_What to produce_
Look through the data below and extract, unchanged, the lines from the one that contains "Photo taken at" to the one that contains "Flat 2 bedrooms 1 bathroom - Sorrento", both included.

_Records for processing_
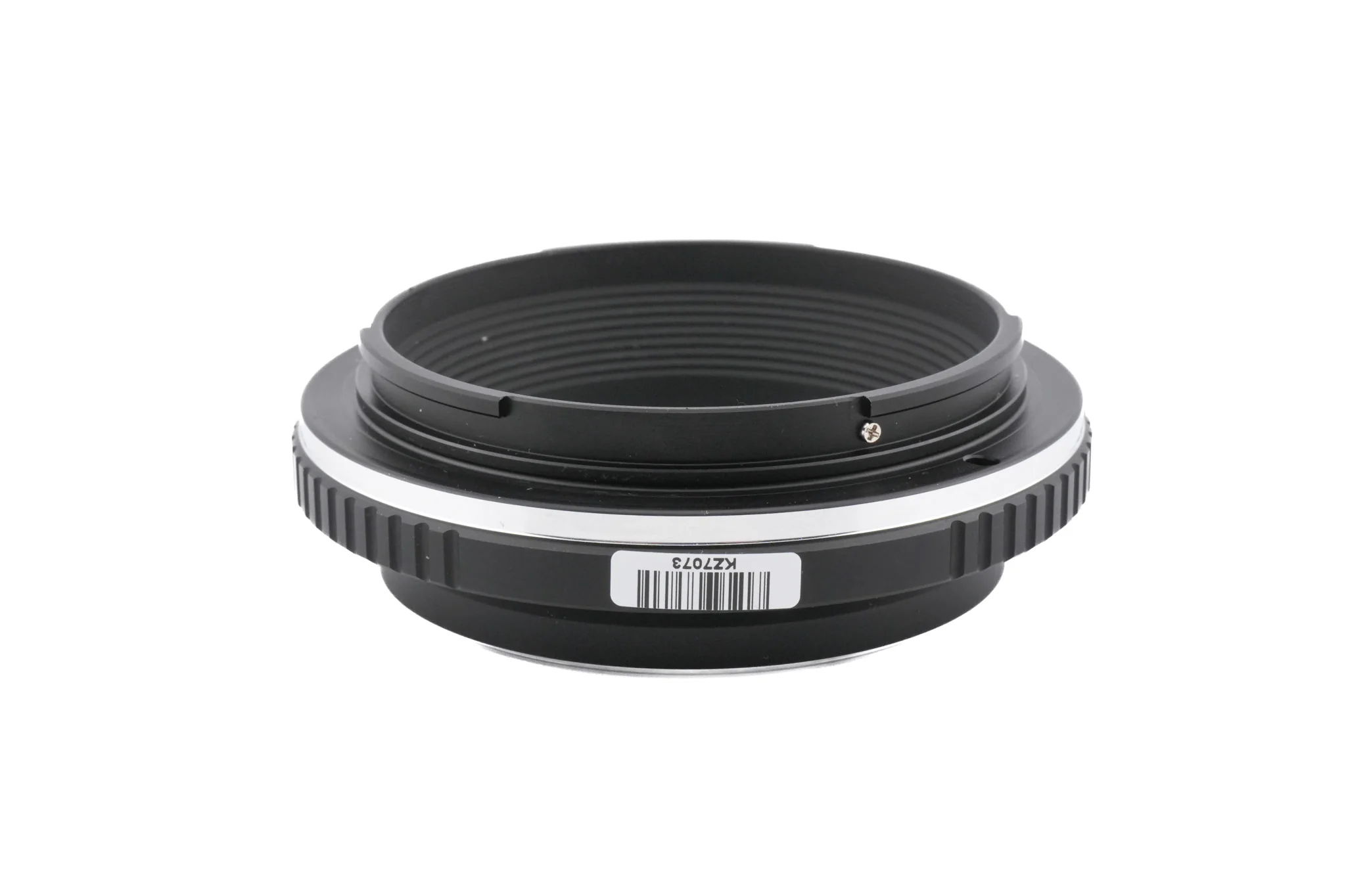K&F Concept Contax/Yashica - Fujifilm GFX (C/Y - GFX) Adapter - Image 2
--
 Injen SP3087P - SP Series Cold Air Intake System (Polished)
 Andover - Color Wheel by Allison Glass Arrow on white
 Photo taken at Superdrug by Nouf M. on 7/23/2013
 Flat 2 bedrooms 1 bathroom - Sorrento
* * *
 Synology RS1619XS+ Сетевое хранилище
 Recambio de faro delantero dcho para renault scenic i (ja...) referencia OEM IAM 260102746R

_The completed task_
 Photo taken at Superdrug by Nouf M. on 7/23/2013
 Flat 2 bedrooms 1 bathroom - Sorrento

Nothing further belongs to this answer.